A lot of what I think about seems to be sparked from podcasts lately. I listen to a lot of them as I drive between towns, while I walk or run, as I shop. A lot of them are about technology, with a few generally interesting ones thrown in (lots of the NPR podcasts are great - it’d be nice if we did more of this in Australia). Recently I’ve had a bit of an overlap between two podcasts that I listen to: Vector (about technology) and Planet Money (which I guess is economics, but really seems to cover just about everything - I’m sure the economists out there will say that this is just as it should be).

The topic is that of journalism. The Planet Money episode is one of the series that they did (which I’ve written about before) on automation, specifically the topic of automated journalism. One of the gimmicks of that show was having the “robot” journalist (a system called WordSmith)  compete with an experienced human journalist to write a report on the earnings report for the dining chain Denny’s.

The consensus from the hosts and listeners from the results were that the human did a better job in terms of flavour, but both stories were essentially the same when it came to the facts. 

Where this fits in with Vector is the episode (81: Celestial Revisionism - sorry about the unofficial link, the iMore page for the series doesn’t seem to be up to date) which discussed the situation around the MPAA and others conspiring with Attorneys General against Google over copyright interests. Now regardless of how you feel on the whole music/movie piracy issue, business interests conspiring with the AG behind the scenes (as opposed to lobbying out in the open) is a pretty bad situation. The fact that further to this they also planted coverage in the Wall Street Journal sympathetic to their cause is just icing on the cake.

How these two situations go together is that I think there may be a pretty good argument for, as the title says, having software eat journalism. Stop having bias being introduced into reports by individuals. Software does a pretty good job of taking raw facts and writing a clear story, so just start doing it. Many of the facts are generated by people, but we have a large enough catchment area that these can often be automatically verified or debunked, or at least attach a decent confidence rating to things which are less than certain. 

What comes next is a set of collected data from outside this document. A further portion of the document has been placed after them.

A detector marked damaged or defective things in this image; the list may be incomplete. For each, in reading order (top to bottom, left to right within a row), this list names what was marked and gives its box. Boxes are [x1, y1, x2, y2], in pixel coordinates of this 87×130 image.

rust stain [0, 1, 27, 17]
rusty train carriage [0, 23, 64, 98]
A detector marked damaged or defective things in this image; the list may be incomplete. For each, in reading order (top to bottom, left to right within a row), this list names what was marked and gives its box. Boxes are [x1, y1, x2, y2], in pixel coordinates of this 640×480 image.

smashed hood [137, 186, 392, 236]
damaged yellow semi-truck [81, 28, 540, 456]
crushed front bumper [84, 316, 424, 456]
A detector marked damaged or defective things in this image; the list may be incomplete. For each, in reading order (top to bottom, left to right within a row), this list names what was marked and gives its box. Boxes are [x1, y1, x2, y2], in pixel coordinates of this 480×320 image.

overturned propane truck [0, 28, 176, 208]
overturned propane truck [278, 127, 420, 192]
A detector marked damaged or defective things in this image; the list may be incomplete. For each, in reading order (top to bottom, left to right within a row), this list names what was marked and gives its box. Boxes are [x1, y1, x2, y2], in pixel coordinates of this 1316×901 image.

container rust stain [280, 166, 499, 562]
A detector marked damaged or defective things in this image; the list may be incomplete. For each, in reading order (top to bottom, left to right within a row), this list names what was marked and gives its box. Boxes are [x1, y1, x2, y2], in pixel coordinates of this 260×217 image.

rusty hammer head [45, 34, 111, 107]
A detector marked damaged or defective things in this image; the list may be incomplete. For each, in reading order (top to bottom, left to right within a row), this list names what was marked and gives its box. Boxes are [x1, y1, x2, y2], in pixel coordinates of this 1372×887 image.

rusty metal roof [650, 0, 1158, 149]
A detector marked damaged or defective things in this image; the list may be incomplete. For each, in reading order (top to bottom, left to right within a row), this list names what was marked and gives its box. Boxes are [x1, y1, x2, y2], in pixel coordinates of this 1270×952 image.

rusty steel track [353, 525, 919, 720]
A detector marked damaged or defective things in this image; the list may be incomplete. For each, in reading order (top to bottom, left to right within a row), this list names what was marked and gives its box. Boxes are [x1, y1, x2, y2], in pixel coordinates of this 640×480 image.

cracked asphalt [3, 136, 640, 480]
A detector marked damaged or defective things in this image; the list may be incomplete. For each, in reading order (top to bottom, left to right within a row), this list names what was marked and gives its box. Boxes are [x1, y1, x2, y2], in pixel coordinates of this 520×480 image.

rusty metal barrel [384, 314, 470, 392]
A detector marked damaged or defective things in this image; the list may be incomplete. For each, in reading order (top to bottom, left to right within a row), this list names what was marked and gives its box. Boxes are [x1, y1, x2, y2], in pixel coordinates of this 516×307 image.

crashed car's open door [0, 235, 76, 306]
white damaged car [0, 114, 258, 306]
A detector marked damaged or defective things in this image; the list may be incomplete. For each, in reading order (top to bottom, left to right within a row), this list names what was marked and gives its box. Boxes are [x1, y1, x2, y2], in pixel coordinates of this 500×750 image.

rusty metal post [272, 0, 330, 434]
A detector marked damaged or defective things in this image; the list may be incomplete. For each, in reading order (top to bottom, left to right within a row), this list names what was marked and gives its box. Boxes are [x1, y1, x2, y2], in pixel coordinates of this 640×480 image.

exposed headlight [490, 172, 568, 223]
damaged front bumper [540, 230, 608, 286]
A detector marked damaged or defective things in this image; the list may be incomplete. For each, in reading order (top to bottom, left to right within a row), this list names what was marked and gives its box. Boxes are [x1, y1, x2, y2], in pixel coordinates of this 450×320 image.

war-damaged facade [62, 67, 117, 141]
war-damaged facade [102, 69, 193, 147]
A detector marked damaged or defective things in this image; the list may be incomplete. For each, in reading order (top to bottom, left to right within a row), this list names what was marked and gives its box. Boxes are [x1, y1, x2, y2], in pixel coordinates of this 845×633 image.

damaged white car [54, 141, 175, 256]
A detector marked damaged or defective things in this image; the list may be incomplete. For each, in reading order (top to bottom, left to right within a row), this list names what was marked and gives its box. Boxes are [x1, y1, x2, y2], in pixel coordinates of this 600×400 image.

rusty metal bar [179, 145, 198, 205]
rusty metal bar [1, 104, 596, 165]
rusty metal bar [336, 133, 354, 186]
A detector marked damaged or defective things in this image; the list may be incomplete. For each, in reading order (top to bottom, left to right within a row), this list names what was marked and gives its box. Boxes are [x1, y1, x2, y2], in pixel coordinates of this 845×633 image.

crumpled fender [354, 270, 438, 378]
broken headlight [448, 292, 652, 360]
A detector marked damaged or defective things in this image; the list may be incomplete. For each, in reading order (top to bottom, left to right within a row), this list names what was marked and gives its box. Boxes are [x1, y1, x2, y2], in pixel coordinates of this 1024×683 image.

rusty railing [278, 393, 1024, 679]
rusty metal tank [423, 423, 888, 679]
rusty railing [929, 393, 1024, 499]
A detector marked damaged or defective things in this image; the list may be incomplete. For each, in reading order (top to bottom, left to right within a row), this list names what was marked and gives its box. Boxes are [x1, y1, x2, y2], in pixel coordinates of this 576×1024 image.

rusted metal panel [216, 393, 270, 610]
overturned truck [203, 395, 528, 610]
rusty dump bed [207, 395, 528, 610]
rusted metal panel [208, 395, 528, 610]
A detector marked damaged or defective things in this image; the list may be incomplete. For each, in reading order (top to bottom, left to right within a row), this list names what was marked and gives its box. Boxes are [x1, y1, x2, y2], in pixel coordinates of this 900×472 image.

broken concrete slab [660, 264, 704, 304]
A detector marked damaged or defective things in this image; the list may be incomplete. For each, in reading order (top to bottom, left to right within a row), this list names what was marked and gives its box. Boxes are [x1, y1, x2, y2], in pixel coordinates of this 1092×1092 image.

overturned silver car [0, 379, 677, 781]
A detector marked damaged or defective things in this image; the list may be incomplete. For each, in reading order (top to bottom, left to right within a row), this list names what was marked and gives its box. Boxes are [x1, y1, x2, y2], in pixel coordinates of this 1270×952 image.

One of the potential issues with this idea of automated journalism is that of trust. Many of us don’t trust machines to do things for us, despite having them do many things invisibly for us every day. Again, there was an episode of Planet Money which looked at driverless cars, and some of the historical problems of automating things. Their examples were elevators and planes, and the mental perception of some of these types of automation that people had to overcome before they used them. I think that many people would object to a piece of software writing a news story because they would have trouble trusting it. The more worrisome problem in my opinion is both a blessing and a curse: it would be harder to tell from casual inspection whether the software had been tampered with (or always biased) to have a bias to its reports (or to be flat out incorrect), but at the same time it should be provable upon detailed inspection as to whether or not it is fair. For human journalists it can be difficult to prove whether or not their reporting has a bias.

Impartiality aside there is a large amount of bias in pure news coverage (as opposed to opinion - which is fine when disclosed as such). I think it would be an interesting exercise to see how “robot journalism” (with apologies to Jason Snell and John Siracusa’s Robot or Not? podcast) could potentially improve the way in which we consume fact-based journalism. Would it make individuals less partisan? Would it make us less interested in the news because it was less sensational? Would it not make a difference at all since we would make up our own narrative anyway? I look at “news” and “current affairs” and is just makes me sad since the facts are often buried in spin of some sort. I think I’d like news journalism to be eaten by the machine.